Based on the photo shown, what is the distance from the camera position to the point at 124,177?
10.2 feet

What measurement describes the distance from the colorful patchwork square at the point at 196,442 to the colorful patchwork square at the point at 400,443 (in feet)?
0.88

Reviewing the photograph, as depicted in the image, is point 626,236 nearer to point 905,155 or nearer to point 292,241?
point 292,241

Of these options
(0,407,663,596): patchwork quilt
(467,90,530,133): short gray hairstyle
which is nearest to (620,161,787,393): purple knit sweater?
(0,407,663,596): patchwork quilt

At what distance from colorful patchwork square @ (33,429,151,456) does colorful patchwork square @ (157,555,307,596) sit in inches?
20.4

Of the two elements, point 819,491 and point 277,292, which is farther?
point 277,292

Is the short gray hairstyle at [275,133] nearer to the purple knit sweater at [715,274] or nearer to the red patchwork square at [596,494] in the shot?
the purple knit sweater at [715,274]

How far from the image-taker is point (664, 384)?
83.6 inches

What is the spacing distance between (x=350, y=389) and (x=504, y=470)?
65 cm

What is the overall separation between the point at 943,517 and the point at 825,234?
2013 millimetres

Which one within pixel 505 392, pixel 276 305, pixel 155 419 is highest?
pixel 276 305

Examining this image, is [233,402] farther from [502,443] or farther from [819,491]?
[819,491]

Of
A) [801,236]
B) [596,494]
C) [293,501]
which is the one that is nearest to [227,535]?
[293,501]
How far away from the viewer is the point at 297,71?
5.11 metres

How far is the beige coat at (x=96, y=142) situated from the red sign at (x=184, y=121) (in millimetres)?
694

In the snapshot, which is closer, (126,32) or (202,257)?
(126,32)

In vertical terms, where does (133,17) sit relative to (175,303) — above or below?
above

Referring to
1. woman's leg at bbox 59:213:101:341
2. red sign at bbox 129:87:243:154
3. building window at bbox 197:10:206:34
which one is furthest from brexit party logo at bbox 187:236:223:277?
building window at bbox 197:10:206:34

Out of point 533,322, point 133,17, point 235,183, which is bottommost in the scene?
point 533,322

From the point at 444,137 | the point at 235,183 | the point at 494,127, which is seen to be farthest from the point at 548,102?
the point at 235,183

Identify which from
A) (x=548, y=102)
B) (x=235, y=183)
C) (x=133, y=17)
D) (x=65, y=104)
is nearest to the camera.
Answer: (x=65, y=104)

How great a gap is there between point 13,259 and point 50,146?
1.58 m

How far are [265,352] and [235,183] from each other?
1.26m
# # # #
◆ **What is expected**:
Rewrite the material above as a JSON list of strings, with each non-blank line as its own string and all blank lines omitted.

◆ **Full solution**:
[
  "Based on the photo shown, what is the distance from the camera position to the point at 124,177?",
  "10.2 feet",
  "What measurement describes the distance from the colorful patchwork square at the point at 196,442 to the colorful patchwork square at the point at 400,443 (in feet)?",
  "0.88",
  "Reviewing the photograph, as depicted in the image, is point 626,236 nearer to point 905,155 or nearer to point 292,241?",
  "point 292,241",
  "Of these options",
  "(0,407,663,596): patchwork quilt",
  "(467,90,530,133): short gray hairstyle",
  "which is nearest to (620,161,787,393): purple knit sweater?",
  "(0,407,663,596): patchwork quilt",
  "At what distance from colorful patchwork square @ (33,429,151,456) does colorful patchwork square @ (157,555,307,596) sit in inches?",
  "20.4",
  "Of the two elements, point 819,491 and point 277,292, which is farther?",
  "point 277,292",
  "Is the short gray hairstyle at [275,133] nearer to the purple knit sweater at [715,274] or nearer to the red patchwork square at [596,494] in the shot?",
  "the purple knit sweater at [715,274]",
  "How far from the image-taker is point (664, 384)?",
  "83.6 inches",
  "What is the spacing distance between (x=350, y=389) and (x=504, y=470)?",
  "65 cm",
  "What is the overall separation between the point at 943,517 and the point at 825,234?",
  "2013 millimetres",
  "Which one within pixel 505 392, pixel 276 305, pixel 155 419 is highest?",
  "pixel 276 305",
  "Examining this image, is [233,402] farther from [502,443] or farther from [819,491]?",
  "[819,491]",
  "Of",
  "A) [801,236]",
  "B) [596,494]",
  "C) [293,501]",
  "which is the one that is nearest to [227,535]?",
  "[293,501]",
  "How far away from the viewer is the point at 297,71?",
  "5.11 metres",
  "How far is the beige coat at (x=96, y=142) situated from the red sign at (x=184, y=121) (in millimetres)?",
  "694",
  "In the snapshot, which is closer, (126,32) or (202,257)?",
  "(126,32)",
  "In vertical terms, where does (133,17) sit relative to (175,303) — above or below?",
  "above",
  "Referring to",
  "1. woman's leg at bbox 59:213:101:341",
  "2. red sign at bbox 129:87:243:154",
  "3. building window at bbox 197:10:206:34",
  "which one is furthest from brexit party logo at bbox 187:236:223:277?",
  "building window at bbox 197:10:206:34",
  "Out of point 533,322, point 133,17, point 235,183, which is bottommost in the scene?",
  "point 533,322",
  "From the point at 444,137 | the point at 235,183 | the point at 494,127, which is seen to be farthest from the point at 548,102?",
  "the point at 235,183",
  "Identify which from",
  "A) (x=548, y=102)",
  "B) (x=235, y=183)",
  "C) (x=133, y=17)",
  "D) (x=65, y=104)",
  "is nearest to the camera.",
  "Answer: (x=65, y=104)",
  "How great a gap is there between point 13,259 and point 50,146?",
  "1.58 m",
  "How far are [265,352] and [235,183] from each other?",
  "1.26m"
]